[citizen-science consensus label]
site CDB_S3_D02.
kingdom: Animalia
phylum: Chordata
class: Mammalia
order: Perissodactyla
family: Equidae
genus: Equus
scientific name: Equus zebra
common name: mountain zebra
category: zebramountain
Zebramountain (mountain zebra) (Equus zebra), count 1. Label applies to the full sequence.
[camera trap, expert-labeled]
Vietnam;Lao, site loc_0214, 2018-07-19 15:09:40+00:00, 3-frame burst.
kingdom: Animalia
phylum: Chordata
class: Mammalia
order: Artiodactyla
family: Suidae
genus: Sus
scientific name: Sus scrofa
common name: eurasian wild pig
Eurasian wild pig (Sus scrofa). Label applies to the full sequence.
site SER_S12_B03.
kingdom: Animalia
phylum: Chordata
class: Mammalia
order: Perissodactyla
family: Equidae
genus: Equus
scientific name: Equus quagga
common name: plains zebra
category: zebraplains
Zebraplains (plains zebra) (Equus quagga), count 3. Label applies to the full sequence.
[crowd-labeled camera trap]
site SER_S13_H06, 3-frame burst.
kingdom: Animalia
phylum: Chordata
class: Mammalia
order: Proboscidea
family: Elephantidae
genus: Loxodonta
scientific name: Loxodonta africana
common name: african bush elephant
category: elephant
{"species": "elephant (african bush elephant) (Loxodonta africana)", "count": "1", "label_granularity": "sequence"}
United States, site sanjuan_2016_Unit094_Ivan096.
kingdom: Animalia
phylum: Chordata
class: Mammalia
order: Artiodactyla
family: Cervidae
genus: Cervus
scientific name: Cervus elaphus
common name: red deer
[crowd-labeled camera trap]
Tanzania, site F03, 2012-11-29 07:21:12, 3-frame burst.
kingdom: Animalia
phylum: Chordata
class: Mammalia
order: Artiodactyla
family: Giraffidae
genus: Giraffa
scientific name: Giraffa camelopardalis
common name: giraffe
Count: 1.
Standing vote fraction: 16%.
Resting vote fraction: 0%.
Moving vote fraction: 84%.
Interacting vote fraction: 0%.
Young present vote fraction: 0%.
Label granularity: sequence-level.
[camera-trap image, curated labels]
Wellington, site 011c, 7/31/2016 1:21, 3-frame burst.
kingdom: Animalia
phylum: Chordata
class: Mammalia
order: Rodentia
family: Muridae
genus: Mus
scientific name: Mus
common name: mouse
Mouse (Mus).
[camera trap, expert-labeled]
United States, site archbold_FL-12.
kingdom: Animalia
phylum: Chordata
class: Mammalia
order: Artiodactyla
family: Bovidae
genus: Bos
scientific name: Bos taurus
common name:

= = = =

Task prompt: Write the records again exactly as they stand.

Answer to this task:
[citizen-science consensus label]
site CDB_S3_D02.
kingdom: Animalia
phylum: Chordata
class: Mammalia
order: Perissodactyla
family: Equidae
genus: Equus
scientific name: Equus zebra
common name: mountain zebra
category: zebramountain
Zebramountain (mountain zebra) (Equus zebra), count 1. Label applies to the full sequence.
[camera trap, expert-labeled]
Vietnam;Lao, site loc_0214, 2018-07-19 15:09:40+00:00, 3-frame burst.
kingdom: Animalia
phylum: Chordata
class: Mammalia
order: Artiodactyla
family: Suidae
genus: Sus
scientific name: Sus scrofa
common name: eurasian wild pig
Eurasian wild pig (Sus scrofa). Label applies to the full sequence.
site SER_S12_B03.
kingdom: Animalia
phylum: Chordata
class: Mammalia
order: Perissodactyla
family: Equidae
genus: Equus
scientific name: Equus quagga
common name: plains zebra
category: zebraplains
Zebraplains (plains zebra) (Equus quagga), count 3. Label applies to the full sequence.
[crowd-labeled camera trap]
site SER_S13_H06, 3-frame burst.
kingdom: Animalia
phylum: Chordata
class: Mammalia
order: Proboscidea
family: Elephantidae
genus: Loxodonta
scientific name: Loxodonta africana
common name: african bush elephant
category: elephant
{"species": "elephant (african bush elephant) (Loxodonta africana)", "count": "1", "label_granularity": "sequence"}
United States, site sanjuan_2016_Unit094_Ivan096.
kingdom: Animalia
phylum: Chordata
class: Mammalia
order: Artiodactyla
family: Cervidae
genus: Cervus
scientific name: Cervus elaphus
common name: red deer
[crowd-labeled camera trap]
Tanzania, site F03, 2012-11-29 07:21:12, 3-frame burst.
kingdom: Animalia
phylum: Chordata
class: Mammalia
order: Artiodactyla
family: Giraffidae
genus: Giraffa
scientific name: Giraffa camelopardalis
common name: giraffe
Count: 1.
Standing vote fraction: 16%.
Resting vote fraction: 0%.
Moving vote fraction: 84%.
Interacting vote fraction: 0%.
Young present vote fraction: 0%.
Label granularity: sequence-level.
[camera-trap image, curated labels]
Wellington, site 011c, 7/31/2016 1:21, 3-frame burst.
kingdom: Animalia
phylum: Chordata
class: Mammalia
order: Rodentia
family: Muridae
genus: Mus
scientific name: Mus
common name: mouse
Mouse (Mus).
[camera trap, expert-labeled]
United States, site archbold_FL-12.
kingdom: Animalia
phylum: Chordata
class: Mammalia
order: Artiodactyla
family: Bovidae
genus: Bos
scientific name: Bos taurus
common name:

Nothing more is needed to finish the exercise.